#### [Extracted records]
============

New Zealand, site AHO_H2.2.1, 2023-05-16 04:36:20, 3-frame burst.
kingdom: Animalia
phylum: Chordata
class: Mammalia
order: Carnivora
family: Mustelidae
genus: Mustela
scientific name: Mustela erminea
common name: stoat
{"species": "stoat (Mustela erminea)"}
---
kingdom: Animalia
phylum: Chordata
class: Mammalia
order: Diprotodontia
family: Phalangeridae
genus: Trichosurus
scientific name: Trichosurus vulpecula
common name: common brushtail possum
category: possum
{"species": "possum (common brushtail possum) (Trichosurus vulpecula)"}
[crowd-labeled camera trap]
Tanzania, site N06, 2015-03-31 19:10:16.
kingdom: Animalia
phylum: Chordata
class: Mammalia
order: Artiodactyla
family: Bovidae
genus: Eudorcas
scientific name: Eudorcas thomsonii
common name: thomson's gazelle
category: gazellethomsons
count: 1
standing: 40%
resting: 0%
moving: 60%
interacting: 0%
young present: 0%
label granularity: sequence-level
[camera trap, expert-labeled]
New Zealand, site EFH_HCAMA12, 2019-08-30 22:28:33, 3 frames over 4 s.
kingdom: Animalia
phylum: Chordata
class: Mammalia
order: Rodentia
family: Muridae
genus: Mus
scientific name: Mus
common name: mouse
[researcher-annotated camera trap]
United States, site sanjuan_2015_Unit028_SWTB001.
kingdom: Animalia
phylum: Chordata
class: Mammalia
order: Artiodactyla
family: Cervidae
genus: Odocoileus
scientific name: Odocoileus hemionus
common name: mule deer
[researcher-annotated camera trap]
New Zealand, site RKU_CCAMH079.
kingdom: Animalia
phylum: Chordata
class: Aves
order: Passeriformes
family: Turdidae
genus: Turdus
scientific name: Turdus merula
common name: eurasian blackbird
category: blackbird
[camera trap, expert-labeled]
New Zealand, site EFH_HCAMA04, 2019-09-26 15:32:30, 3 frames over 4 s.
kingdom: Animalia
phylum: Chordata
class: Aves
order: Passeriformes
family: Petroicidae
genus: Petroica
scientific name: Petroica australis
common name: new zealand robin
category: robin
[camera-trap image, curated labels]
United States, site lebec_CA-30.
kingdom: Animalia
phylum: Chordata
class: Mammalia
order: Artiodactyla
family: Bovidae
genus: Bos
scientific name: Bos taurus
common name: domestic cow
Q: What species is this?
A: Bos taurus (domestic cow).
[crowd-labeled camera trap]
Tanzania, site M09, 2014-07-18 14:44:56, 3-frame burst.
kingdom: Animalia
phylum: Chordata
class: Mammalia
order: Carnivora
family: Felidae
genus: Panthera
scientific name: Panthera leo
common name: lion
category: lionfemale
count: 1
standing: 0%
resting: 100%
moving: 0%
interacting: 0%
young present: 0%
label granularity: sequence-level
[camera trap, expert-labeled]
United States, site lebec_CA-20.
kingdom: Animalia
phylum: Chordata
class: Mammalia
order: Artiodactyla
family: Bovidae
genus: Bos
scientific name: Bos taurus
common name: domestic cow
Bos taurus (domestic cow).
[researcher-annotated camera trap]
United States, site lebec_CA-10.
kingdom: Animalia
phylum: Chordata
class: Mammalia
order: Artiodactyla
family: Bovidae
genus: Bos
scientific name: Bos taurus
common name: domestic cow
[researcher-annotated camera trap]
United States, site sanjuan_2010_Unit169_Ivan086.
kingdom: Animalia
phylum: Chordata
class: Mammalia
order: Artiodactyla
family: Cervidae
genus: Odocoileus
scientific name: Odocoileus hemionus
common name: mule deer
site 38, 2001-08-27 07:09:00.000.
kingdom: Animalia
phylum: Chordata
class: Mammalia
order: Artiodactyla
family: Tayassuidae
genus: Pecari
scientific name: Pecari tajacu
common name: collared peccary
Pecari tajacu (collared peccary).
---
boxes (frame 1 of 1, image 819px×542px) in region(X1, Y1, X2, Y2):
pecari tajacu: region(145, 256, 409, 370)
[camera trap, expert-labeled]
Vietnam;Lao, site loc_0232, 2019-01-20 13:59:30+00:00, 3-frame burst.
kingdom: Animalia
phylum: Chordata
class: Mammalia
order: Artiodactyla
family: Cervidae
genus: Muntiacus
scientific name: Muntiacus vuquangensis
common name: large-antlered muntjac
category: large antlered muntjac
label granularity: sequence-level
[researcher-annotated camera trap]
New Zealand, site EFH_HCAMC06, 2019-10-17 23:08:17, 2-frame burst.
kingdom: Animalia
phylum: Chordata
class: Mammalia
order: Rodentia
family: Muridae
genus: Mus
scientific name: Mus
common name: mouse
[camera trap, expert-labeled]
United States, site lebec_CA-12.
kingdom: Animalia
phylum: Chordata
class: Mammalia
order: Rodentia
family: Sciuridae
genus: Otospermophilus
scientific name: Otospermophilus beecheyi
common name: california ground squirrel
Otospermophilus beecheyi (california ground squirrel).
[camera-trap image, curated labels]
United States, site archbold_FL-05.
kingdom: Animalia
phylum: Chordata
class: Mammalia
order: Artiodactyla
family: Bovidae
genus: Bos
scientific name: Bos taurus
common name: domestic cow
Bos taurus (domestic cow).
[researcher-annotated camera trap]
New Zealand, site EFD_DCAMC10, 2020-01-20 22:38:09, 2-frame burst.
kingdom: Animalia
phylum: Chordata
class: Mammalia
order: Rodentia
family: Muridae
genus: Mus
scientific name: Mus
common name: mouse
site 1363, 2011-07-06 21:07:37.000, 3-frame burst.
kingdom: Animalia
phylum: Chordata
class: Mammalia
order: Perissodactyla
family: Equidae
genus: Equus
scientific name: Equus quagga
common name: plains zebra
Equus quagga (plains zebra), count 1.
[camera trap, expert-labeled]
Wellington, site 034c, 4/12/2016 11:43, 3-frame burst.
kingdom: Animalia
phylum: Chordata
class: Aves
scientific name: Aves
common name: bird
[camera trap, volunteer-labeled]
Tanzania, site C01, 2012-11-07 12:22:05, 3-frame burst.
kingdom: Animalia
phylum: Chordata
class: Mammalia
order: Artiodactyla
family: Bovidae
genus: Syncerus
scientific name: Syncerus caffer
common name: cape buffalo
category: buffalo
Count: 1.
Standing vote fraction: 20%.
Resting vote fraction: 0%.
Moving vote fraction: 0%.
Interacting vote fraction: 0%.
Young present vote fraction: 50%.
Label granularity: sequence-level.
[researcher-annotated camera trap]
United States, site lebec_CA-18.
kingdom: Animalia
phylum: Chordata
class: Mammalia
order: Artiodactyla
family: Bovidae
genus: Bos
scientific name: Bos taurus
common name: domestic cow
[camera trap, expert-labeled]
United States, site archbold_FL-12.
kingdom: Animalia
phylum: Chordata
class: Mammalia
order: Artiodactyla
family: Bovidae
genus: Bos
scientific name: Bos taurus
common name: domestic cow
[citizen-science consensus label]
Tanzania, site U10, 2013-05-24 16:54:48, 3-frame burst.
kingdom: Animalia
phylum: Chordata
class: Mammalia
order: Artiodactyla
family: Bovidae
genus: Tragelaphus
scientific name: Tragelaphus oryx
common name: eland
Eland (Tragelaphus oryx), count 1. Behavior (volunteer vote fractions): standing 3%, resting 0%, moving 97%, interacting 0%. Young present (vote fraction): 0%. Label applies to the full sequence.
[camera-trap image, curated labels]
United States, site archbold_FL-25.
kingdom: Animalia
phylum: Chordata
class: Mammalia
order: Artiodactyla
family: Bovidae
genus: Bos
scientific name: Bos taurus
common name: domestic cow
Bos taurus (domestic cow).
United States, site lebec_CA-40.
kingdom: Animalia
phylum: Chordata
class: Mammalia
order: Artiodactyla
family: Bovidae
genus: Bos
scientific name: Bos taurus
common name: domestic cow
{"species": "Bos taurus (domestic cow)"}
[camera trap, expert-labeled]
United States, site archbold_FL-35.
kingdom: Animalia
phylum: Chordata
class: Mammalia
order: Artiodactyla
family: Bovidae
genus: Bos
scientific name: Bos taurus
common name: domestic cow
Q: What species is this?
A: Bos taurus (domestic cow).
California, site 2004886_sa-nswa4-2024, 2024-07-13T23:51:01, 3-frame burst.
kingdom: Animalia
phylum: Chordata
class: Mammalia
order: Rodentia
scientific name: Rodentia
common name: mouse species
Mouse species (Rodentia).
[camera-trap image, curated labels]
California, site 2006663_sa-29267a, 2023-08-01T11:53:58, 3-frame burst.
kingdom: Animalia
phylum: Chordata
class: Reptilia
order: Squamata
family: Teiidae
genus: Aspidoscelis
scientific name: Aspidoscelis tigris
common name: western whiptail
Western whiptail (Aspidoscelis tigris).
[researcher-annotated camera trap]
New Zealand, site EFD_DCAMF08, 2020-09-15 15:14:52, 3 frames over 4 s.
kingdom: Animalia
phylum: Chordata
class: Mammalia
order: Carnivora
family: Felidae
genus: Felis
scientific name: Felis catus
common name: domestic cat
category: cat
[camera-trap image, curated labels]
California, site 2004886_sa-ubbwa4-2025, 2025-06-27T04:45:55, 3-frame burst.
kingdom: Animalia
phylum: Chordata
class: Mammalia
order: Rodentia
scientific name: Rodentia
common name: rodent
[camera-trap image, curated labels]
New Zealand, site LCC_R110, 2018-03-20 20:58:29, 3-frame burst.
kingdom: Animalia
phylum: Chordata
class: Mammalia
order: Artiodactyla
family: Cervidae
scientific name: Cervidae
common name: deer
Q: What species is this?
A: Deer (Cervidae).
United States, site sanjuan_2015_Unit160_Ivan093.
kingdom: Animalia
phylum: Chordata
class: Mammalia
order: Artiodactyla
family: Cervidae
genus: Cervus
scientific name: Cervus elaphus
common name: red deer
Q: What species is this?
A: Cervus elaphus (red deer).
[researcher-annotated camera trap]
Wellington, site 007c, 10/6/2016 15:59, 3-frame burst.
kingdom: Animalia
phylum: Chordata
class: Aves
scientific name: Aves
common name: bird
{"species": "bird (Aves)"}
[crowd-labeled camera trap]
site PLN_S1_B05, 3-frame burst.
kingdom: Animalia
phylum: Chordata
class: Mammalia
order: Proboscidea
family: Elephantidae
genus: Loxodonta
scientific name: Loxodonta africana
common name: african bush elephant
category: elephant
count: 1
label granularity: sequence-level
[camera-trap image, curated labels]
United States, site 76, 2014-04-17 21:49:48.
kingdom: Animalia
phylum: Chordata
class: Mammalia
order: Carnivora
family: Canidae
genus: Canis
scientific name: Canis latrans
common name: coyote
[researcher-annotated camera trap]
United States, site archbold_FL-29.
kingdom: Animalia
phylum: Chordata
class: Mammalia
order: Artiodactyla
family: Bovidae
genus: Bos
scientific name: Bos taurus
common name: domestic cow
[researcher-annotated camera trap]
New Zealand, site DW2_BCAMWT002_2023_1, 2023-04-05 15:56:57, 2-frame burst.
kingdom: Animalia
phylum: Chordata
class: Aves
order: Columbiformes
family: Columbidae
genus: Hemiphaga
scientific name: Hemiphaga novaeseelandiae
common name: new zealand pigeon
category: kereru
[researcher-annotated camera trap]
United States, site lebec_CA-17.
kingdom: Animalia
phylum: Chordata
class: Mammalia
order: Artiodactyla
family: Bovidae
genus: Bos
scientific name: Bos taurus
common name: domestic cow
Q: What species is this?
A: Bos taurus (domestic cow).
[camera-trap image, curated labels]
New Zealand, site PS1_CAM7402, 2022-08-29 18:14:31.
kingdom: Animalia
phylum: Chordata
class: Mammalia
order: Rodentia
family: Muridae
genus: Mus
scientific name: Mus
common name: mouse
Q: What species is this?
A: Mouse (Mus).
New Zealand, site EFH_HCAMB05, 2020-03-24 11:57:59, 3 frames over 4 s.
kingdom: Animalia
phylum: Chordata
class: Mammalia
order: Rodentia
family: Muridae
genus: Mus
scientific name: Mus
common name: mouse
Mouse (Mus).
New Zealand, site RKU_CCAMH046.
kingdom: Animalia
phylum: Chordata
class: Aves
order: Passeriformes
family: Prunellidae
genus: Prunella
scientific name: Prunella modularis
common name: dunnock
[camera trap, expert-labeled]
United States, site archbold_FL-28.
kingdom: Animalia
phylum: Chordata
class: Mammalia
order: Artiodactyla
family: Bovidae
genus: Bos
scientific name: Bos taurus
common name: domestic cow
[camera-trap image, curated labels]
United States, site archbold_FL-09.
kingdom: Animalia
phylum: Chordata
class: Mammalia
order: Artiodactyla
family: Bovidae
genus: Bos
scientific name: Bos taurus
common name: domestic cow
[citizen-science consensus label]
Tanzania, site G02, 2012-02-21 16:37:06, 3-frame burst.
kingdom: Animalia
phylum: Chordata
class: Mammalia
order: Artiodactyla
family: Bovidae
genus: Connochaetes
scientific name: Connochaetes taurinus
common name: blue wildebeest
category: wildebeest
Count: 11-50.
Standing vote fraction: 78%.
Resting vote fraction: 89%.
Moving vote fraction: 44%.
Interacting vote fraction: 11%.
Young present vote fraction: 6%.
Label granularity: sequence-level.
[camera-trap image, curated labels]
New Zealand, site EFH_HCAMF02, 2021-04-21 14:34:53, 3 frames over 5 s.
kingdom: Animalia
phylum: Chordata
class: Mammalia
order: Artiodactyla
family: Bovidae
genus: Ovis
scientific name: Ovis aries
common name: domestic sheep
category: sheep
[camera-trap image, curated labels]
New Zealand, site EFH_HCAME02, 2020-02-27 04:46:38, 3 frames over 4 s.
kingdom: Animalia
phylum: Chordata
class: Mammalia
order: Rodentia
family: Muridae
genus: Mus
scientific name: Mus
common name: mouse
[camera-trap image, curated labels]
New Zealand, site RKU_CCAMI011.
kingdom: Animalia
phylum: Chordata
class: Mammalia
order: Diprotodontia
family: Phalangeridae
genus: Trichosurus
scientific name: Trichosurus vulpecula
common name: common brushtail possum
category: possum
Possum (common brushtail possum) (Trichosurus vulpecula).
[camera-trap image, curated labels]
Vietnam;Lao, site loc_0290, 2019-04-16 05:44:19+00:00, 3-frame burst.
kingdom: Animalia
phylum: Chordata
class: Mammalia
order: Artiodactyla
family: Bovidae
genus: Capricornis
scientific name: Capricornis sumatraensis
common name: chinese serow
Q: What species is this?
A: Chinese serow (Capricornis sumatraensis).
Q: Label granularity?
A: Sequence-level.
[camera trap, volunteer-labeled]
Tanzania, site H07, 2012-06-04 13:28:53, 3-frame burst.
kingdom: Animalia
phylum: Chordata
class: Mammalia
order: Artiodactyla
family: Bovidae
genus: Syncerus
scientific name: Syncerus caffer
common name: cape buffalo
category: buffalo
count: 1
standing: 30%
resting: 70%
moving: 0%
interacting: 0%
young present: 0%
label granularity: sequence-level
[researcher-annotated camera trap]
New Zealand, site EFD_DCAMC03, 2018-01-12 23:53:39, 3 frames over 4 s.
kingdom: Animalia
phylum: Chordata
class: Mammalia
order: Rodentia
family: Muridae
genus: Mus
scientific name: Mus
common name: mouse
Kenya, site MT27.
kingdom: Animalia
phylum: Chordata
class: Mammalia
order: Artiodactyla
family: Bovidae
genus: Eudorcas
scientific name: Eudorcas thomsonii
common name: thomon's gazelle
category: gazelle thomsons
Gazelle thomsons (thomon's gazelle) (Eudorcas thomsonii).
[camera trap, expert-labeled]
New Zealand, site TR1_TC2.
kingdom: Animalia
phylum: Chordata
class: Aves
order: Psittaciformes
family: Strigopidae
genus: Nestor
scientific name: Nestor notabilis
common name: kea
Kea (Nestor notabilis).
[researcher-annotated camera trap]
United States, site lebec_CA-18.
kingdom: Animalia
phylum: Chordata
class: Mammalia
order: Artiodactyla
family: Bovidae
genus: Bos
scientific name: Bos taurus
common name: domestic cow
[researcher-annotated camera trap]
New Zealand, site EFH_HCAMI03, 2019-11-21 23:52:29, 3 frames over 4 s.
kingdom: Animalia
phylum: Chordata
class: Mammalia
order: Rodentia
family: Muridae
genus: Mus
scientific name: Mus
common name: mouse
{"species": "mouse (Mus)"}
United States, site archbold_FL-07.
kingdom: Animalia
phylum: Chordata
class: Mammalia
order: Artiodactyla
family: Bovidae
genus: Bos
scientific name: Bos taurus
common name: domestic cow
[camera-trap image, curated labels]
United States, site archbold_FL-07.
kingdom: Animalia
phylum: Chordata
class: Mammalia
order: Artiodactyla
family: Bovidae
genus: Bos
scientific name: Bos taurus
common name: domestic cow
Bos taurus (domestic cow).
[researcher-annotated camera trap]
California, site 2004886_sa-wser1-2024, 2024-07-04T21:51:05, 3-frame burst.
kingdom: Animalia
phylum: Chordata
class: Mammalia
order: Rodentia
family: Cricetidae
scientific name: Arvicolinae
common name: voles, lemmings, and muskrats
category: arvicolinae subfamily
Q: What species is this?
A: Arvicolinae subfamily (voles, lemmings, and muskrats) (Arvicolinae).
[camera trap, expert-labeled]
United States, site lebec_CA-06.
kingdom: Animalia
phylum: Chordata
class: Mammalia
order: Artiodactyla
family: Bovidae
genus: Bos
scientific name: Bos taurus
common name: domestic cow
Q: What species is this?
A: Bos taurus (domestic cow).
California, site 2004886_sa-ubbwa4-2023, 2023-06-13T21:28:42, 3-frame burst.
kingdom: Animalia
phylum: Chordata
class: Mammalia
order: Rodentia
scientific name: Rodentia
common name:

============

#### [REQUIRED WORK]
Reproduce the lines of the entries above from the one with "common name: thomon's gazelle" to the one with "family: Strigopidae", both included, exactly and without any other line.

#### [TASK SOLUTION]
common name: thomon's gazelle
category: gazelle thomsons
Gazelle thomsons (thomon's gazelle) (Eudorcas thomsonii).
[camera trap, expert-labeled]
New Zealand, site TR1_TC2.
kingdom: Animalia
phylum: Chordata
class: Aves
order: Psittaciformes
family: Strigopidae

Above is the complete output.